Flash it for her. The result will be a more stable (in terms of not shitting the bed randomly one day or changing the entire UI) and decluttered portal to whatever website she uses it for.
"You moved my Chrome. I liked my Chrome. Put it back. I can't get to the Facebook. I want to talk on the Facebook and I can't because you moved my Chrome."
Someone who is 75 years old today was 49 years old at the peak of the dotcom craze, and is probably a lot more computer literate than you're giving them credit for. What you're saying might have been true 20 years ago, but it isn't today.
Yeah, no. Maybe in the circles that we run in here on HN but Linda Q. Senior worked as a paralegal 25 years ago and is still using the email her ISP gave her in 2003. She asks her son to fix the wifi and doesn't update her iPad for months at a time. She just found out about Reddit within the last three years. She gets frustrated and clicks the mouse a bunch of times when a system doesn't respond to her input quickly. She doesn't really grasp the concept of an "operating system", just that the device runs some software.
Changing the OS she uses is like tossing a flashbang grenade at her while she's sitting on the couch.
If you talking of users who dont install their own software and just use browser only then Linux was better for them for decade.
Now you can even install something with read-only system partition with snapshots so not even a power outage can corrupt anything.

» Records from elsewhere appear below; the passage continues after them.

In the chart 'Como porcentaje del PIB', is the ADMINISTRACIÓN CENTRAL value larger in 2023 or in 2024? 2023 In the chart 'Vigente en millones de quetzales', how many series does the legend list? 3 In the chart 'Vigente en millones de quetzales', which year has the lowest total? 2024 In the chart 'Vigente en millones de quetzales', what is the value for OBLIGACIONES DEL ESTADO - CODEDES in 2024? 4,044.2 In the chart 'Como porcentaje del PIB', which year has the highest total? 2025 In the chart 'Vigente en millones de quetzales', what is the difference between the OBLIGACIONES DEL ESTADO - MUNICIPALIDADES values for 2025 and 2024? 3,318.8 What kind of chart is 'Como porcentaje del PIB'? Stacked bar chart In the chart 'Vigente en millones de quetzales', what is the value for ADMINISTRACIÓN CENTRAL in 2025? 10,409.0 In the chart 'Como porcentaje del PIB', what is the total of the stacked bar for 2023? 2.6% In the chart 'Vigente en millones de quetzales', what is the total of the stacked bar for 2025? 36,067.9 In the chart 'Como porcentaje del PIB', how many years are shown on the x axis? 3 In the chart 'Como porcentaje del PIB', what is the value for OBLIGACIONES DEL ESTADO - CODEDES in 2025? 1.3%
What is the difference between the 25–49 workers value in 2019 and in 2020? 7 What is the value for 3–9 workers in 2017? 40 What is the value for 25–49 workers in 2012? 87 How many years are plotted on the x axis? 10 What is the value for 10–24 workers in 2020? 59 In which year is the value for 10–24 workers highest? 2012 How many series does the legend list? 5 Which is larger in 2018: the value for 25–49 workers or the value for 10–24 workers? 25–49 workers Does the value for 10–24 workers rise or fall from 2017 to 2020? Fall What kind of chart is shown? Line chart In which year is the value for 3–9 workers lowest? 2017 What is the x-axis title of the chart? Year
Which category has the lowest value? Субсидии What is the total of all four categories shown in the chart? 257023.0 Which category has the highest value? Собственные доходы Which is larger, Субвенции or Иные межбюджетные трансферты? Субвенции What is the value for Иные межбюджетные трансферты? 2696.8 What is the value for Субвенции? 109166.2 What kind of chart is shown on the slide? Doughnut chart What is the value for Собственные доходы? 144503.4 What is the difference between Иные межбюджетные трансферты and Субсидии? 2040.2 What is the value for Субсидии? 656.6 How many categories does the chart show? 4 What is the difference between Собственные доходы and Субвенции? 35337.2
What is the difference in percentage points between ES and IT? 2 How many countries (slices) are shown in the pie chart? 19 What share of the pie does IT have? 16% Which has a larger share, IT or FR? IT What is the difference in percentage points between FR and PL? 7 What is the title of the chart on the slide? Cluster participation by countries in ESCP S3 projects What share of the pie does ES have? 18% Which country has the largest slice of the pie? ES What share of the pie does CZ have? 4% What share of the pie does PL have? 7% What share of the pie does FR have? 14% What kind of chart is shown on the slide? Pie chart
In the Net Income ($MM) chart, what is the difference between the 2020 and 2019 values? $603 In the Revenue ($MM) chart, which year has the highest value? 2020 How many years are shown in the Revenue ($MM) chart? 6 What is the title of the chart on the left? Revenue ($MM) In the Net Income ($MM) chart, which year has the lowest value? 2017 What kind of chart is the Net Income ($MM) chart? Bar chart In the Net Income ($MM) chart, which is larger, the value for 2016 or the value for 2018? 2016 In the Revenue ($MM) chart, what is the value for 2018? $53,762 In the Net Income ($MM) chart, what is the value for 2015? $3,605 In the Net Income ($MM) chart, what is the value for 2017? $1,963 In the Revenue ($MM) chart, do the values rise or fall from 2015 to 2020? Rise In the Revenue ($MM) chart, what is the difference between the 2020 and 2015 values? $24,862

For non-power users who do need to install something it was never perfect, but now these immutable distributions are here. They have their own downsides though.
Guessing this is just a hypothetical, but if you really can do that (disable the DM via the GUI by accident), I'd be curious. If you told me to do that on purpose, my first instinct would be to uninstall the package.
If you do have permissions to install packages you can end up with a system in messed up state pretty easily.
1 - Enable wrong ROMFusion because you need these damn video codecs for VLC. I have like 20 years of Linux experience and I still messe up Fedora in 2025 trying to make video work.
2 - Just forget that big update going in background and shutdown system when not appropriate. Boom. On Windows its just much harder to accidentally do it.
Only solution is really distros with immutable root and snapshots.